» **DOCUMENT**

* Start *

2. Description of Related Art
Each of the memory cell units in the cell array of typical DRAM devices includes a MOS transistor and a storage capacitor. FIG. 1 illustrates the schematic diagram of the circuit of a memory cell unit in the DRAM memory array. As is illustrated, a transfer transistor T and a storage capacitor C constitute a basic memory cell unit for a DRAM. The source terminal of the transfer transistor T is connected to a corresponding bit line BL for the memory cell unit in the array, while the drain is connected to one electrode 15 of the storage capacitor C. Gate electrode of the transfer transistor T is strobed by a word line WL of the memory array system. Electrode 14 of storage capacitor C opposite to electrode 15 is connected to a fixed electrical potential of the DRAM system, for example, the ground potential. Sandwiched between the electrodes 15 and 14 of the storage capacitor C is a layer of dielectric material, schematically identified in the drawing by reference numeral 12.
The charging status in the capacitor of a specific memory cell unit represents the data storage in that particular memory location of the DRAM device. In other words, data bits can be stored in the storage capacitor of the memory cell unit utilizing the MOS transistor as the electrical switch to connect the capacitor to the supporting logic circuitry of the device for read-write operations. Sensed presence of electric charges in the storage capacitor can be used to interpret the binary value of the data stored in the cell unit.
Such a DRAM structural configuration, though suitable for mass production of large-scale DRAM memory cell arrays using modern semiconductor fabrication techniques, is constrained by a disadvantageous phenomenon of electric-charge leakage. Inherent characteristics of this basic structural configuration of the circuitry and the material used to implement this circuitry in large scale dictates that electric charges stored in the capacitor suffers leakage. Periodic refreshing operations has to be performed to maintain the charged status in these memory cell units. However, the refreshing operation eats away the available bandwidth of a DRAM device that can be used for normal access to the memory cell units.
There are several available measures to increase the DRAM device duty cycle by reducing the time percentage consumed by refresh operations. Among them are the efforts to increase the storage capacitor capacitance so that larger charge stored can endure longer refreshing cycles. These efforts include the increase of storage capacitor electrode surface area, optimized selection of material used to construct the capacitor dielectric layer, and the reduction of the thickness in the dielectric layer.
FIGS. 2A-2E respectively depict the cross-section views of a conventional DRAM memory cell unit in the process stages of its fabrication. In this depicted prior-art example, hemispherical-grain silicon (HSG-Si) was deployed over the top surface of the bottom electrode for the cell unit storage capacitor as a measure to increase the surface area of the capacitor electrode.

* End *

» **DATASET**

* Start *

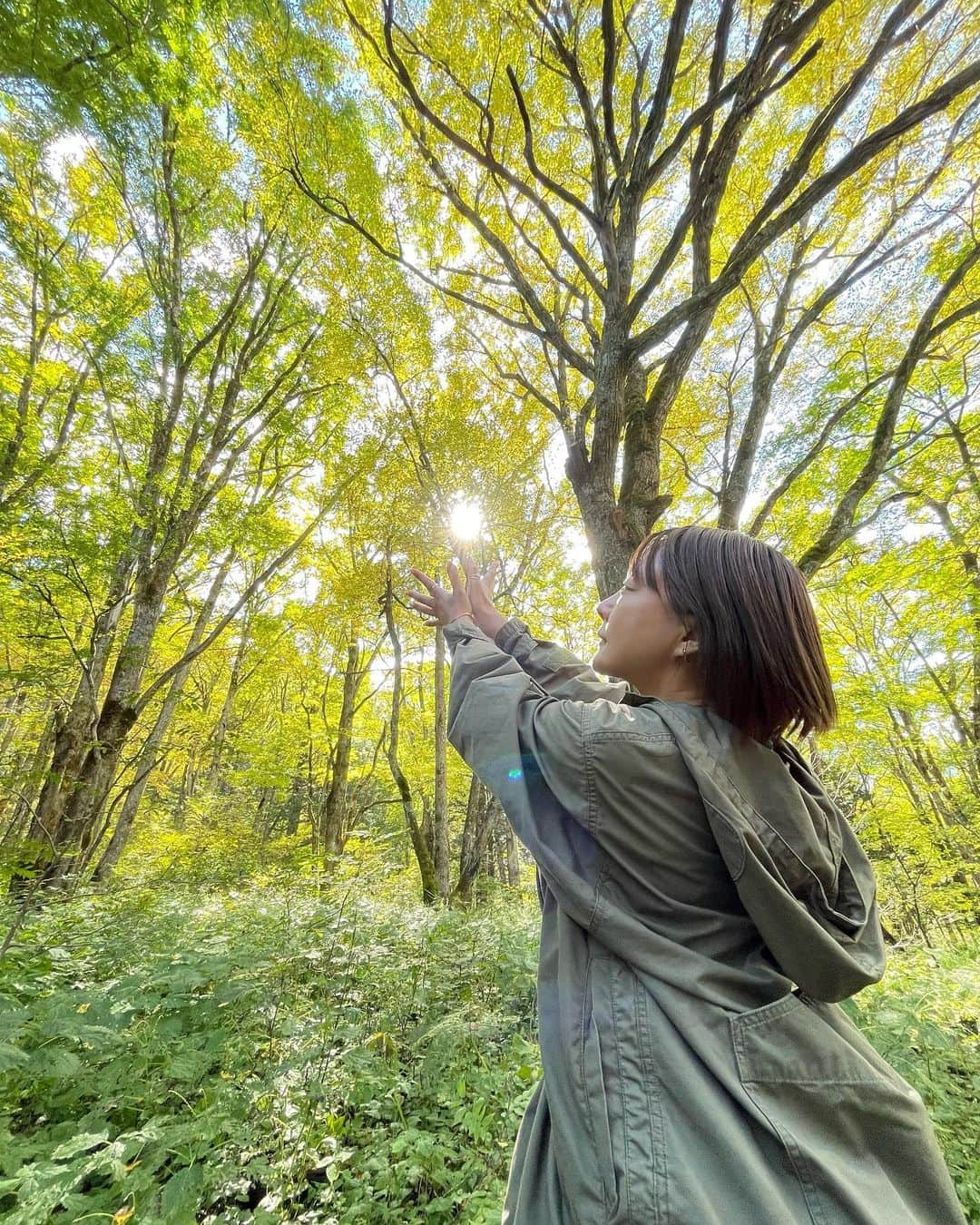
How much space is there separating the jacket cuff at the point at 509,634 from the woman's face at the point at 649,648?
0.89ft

* End *
* Start *

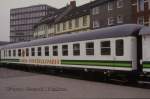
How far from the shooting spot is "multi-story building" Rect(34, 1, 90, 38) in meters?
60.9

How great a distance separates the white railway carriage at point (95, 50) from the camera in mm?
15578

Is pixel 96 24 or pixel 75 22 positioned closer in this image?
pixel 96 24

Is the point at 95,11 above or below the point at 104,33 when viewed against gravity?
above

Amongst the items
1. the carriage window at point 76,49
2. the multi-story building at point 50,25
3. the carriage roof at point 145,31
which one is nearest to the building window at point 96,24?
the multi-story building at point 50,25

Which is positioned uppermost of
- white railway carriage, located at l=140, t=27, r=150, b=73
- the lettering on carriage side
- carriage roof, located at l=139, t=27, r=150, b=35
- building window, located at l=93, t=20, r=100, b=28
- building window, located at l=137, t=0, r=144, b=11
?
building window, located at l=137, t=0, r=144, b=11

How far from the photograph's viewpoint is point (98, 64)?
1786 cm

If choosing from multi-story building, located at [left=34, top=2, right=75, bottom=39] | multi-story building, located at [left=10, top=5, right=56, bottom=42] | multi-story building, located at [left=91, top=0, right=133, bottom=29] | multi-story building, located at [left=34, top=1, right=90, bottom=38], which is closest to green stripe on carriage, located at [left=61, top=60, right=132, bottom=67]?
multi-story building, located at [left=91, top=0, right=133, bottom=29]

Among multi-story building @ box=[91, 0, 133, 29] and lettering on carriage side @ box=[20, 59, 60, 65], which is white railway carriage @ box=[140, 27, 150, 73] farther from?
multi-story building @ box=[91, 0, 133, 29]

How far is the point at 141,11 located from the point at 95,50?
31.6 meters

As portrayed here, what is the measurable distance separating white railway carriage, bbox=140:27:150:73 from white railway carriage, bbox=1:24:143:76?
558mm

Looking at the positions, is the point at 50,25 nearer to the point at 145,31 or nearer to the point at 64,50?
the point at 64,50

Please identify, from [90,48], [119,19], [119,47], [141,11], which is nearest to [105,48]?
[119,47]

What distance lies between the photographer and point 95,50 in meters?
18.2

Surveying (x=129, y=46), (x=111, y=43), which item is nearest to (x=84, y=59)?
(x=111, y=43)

* End *
* Start *

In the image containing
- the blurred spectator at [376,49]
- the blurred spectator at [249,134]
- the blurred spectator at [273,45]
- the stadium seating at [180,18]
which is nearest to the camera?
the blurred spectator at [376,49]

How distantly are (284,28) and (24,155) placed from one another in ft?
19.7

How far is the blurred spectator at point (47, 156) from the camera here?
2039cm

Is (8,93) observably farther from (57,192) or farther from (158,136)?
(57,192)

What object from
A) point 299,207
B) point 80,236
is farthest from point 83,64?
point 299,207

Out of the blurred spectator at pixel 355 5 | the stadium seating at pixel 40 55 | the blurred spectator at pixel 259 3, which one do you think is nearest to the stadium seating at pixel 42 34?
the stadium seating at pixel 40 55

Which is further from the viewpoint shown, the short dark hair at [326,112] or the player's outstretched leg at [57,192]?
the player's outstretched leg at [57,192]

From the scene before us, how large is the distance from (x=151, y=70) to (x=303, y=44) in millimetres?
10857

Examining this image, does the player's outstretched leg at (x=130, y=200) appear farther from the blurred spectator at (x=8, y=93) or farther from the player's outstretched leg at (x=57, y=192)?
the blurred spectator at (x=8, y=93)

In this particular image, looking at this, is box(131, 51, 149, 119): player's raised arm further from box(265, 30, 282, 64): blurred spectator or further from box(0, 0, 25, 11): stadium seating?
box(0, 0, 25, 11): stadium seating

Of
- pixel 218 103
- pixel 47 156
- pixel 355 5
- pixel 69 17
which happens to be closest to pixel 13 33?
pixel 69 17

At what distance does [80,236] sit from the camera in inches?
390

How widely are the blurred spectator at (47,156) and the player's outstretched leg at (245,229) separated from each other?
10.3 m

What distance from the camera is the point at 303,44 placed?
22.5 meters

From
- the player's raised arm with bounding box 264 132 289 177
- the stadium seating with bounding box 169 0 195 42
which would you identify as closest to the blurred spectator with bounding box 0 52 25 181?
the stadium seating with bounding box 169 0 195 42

* End *

» **WORK TO DO**
**1.** From the DRAM text, reproduce word for word the part that begins with the words containing "There are several" and ends with "the capacitor electrode.".
**2.** Pick up the DRAM text after its last sentence and keep writing.

» **RESPONSES**
**1.**
There are several available measures to increase the DRAM device duty cycle by reducing the time percentage consumed by refresh operations. Among them are the efforts to increase the storage capacitor capacitance so that larger charge stored can endure longer refreshing cycles. These efforts include the increase of storage capacitor electrode surface area, optimized selection of material used to construct the capacitor dielectric layer, and the reduction of the thickness in the dielectric layer.
FIGS. 2A-2E respectively depict the cross-section views of a conventional DRAM memory cell unit in the process stages of its fabrication. In this depicted prior-art example, hemispherical-grain silicon (HSG-Si) was deployed over the top surface of the bottom electrode for the cell unit storage capacitor as a measure to increase the surface area of the capacitor electrode.

**2.**
With reference to FIG. 2A, an insulation layer 22 is formed over the surface of the device substrate 20. The cross-sectional view shows that a contact opening is formed in this insulation layer 22 that exposes the surface of a specific source/drain region of the MOS transistor fabricated in the device substrate 20. Note that details of this MOS transistor are not elaborated in this drawing. The insulation layer 22 can be, for example, an interpolysilicon dielectric layer that serves to electrically isolate the MOS transistor with other portions of the other components in the cell unit. An electrically conductive material is then formed to cover the surface of the insulation layer 22, including the exposed surface of the MOS transistor source/drain region. This formed layer 24 may be, for example, a doped polysilicon layer that also fills into the contact opening formed in the insulation layer 22.
Then, as is illustrated in FIG. 2B, the surface of the electrically conductive layer 24 is then covered by an HSG-Si layer 26. This may be achieved by performing a low-pressure chemical vapor deposition (LPCVD) procedure in an SiH.sub.4 - or Si.sub.2 H.sub.6 -containing gaseous environment. The formed HSG-Si layer 26 can then be implanted with impurities in an ion implantation procedure which turns the HSG-Si layer 26 into an electrically conductive material.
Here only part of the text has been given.